XQuery returns XML elements, so if individual elements are return, the results need to wrapped in a root element. In this example, the <student_names> element will wrap the results. The XQuery doc function is used to specify the document to be queried. The path at the end of the doc function //student_list/student/name, is an XPath expression specifying that the name be returned from each <student element. The entire statement is enclose in curly braces {}. This is an XQuery expression and the effect of putting a statement in braces is that the result of the expression are inserted into the result document.

Here are the results of the query.

Listing for: results1.xml

   1 <?xml version="1.0" encoding="UTF-8"?>
   2 <student_names>
   3    <name>George Washington</name>
   4    <name>Janet Jones</name>
   5    <name>Joe Taylor</name>
   6 </student_names>

The document is searched and the names are returned as shown.

Querying a Collection

Querying a document is cool, but not all that amazing. That sort of thing could be done with a regular expression or XSLT. So why do I need XQuery? Good question. XQuery is designed to query not just one document, but a series of XML documents called a collection. Thus, XQuery can pull information across XML documents and combine them. Normally, XQuery would be used with a relational or XML database so the documents would be stored in a database file. Since this example uses a file system, how is a collection created?

In XQuery, a special XML file can be used as a collection. The following is an example of such a file.
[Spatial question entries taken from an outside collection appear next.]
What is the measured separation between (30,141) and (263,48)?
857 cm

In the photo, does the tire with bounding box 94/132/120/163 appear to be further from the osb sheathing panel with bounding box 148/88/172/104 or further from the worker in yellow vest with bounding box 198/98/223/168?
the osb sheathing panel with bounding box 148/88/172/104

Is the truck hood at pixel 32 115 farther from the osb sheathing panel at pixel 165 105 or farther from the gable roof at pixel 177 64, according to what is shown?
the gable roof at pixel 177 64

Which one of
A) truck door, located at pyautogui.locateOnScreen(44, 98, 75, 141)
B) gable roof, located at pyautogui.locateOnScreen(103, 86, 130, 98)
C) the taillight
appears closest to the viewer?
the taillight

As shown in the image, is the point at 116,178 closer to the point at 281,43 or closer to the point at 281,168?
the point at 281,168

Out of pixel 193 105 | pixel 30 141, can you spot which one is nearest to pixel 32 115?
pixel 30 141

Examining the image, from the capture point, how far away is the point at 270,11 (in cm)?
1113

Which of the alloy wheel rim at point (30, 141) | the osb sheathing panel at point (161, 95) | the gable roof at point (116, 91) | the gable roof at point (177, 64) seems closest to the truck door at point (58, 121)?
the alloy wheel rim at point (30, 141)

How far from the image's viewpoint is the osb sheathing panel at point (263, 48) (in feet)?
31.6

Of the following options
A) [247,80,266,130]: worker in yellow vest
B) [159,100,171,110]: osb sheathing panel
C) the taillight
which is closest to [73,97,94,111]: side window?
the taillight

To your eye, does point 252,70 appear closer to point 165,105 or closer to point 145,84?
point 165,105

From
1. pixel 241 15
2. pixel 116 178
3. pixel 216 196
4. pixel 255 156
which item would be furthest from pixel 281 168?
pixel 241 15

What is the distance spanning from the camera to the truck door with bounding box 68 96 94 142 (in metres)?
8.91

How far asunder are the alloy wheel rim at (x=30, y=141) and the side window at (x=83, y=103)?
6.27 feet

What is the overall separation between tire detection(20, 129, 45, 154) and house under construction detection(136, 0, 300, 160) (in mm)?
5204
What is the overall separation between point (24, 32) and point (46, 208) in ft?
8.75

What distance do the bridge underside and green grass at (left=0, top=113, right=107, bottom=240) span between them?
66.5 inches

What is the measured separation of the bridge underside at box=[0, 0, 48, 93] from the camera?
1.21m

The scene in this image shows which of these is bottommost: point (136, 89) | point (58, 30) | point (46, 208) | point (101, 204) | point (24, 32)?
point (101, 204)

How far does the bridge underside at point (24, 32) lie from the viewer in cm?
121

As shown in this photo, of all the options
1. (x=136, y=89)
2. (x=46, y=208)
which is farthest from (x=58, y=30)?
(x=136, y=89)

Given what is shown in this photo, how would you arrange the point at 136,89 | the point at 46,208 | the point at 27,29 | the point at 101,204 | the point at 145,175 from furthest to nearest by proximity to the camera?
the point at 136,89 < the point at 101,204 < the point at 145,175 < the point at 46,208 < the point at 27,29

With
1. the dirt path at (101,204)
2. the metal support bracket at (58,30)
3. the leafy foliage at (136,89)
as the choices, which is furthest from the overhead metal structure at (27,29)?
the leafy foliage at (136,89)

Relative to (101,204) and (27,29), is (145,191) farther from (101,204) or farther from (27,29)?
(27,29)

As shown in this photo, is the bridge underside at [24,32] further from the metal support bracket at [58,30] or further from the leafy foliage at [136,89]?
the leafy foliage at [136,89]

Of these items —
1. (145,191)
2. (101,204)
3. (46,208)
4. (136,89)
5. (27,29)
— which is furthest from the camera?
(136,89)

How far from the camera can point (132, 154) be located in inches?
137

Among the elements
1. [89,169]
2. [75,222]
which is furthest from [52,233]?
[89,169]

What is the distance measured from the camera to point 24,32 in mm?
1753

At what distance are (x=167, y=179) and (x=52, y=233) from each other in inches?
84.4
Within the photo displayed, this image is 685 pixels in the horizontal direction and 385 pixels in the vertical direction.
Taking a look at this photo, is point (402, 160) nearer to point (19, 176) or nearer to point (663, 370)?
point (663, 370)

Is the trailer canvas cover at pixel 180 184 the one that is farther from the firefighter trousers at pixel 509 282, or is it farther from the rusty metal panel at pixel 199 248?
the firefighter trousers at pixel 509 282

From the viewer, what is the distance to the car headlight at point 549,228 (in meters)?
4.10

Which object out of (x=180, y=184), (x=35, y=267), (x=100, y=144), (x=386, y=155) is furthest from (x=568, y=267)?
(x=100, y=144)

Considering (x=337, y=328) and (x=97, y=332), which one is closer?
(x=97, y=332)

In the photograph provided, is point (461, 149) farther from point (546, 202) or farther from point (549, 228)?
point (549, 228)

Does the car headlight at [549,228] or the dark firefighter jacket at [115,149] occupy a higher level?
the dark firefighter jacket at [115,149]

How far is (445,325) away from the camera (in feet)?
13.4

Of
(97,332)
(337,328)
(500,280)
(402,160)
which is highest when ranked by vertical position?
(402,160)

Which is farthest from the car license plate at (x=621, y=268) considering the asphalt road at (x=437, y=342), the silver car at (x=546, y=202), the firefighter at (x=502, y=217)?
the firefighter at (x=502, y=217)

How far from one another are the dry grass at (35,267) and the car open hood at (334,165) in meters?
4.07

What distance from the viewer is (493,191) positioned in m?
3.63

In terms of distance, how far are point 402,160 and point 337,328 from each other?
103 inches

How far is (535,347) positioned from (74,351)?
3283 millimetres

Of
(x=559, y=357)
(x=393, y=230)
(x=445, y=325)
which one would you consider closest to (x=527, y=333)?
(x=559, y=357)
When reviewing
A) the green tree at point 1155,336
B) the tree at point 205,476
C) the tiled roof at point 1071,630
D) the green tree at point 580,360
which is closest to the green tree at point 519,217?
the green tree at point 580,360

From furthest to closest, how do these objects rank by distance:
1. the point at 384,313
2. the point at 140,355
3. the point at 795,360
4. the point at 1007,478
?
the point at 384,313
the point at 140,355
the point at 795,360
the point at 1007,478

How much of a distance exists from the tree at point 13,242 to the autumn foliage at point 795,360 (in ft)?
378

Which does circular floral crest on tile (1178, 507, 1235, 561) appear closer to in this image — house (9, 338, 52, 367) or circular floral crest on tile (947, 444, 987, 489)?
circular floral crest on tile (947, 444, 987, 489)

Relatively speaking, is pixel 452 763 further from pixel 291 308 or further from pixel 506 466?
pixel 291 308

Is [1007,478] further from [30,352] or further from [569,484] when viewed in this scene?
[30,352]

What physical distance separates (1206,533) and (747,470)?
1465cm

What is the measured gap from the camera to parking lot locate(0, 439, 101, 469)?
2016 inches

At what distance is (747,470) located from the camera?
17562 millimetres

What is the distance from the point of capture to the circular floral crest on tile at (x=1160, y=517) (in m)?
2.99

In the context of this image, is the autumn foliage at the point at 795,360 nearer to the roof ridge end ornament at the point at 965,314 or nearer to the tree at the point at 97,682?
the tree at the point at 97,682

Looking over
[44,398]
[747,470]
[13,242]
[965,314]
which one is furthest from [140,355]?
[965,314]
Listing for: student_collection.xml

   1 <collection>
   2   <doc href="student1.xml"/>
   3   <doc href="student2.xml"/>
   4   <doc href="student3.xml"/>
   5 </collection>

A collection document is composed of a <collection> root element with a series of <doc> elements. Each document has a URL which links the the collection to each individual file in the collection. For this example, the student_directory.xml file has been broken into individual student files. For example, here is what the file for George Washington looks like.

Listing for: student1.xml

   1   <student>
   2     <name>George Washington</name>
   3     <major>Politics</major>
   4     <phone>312-123-4567</phone>
   5     <email>gw@example.edu</email>
   6   </student>

The <student> element now becomes the root element of each document. Each student element is now is own file. These files are converted into a single collection using the file described above. Now, to perform the query on a collection.

Listing for: getMajors.xql

   1 (: This is a comment :)
   2 <major_list>
   3 {
   4   for $doc in collection('student_collection.xml')
   5   return $doc/student/major
   6 }
   7 </major_list>
   8 

This query uses the collection function to search all the files in the collection. Instead of using an XQuery expression to return results, a FLOWR statement is used. FLOWR stands for:

  • for
  • let
  • order by
  • where
  • return

If you have used SQL, many of these statements should be familiar to you. The for statement is used to iterate all the documents in the collection. Then, in the return statement, an XPath expression is used to return each student's major. The results of this script are shown below.

Listing for: majors.xml

   1 <?xml version="1.0" encoding="UTF-8"?>
   2 <major_list>
   3    <major>Politics</major>
   4    <major>Undeclared</major>
   5    <major>Engineering</major>
   6 </major_list>

Download zip of collection example: sample.zip

Well that pretty much covers of the basics of getting Saxon setup. From here you should be able to begin exploring XQuery.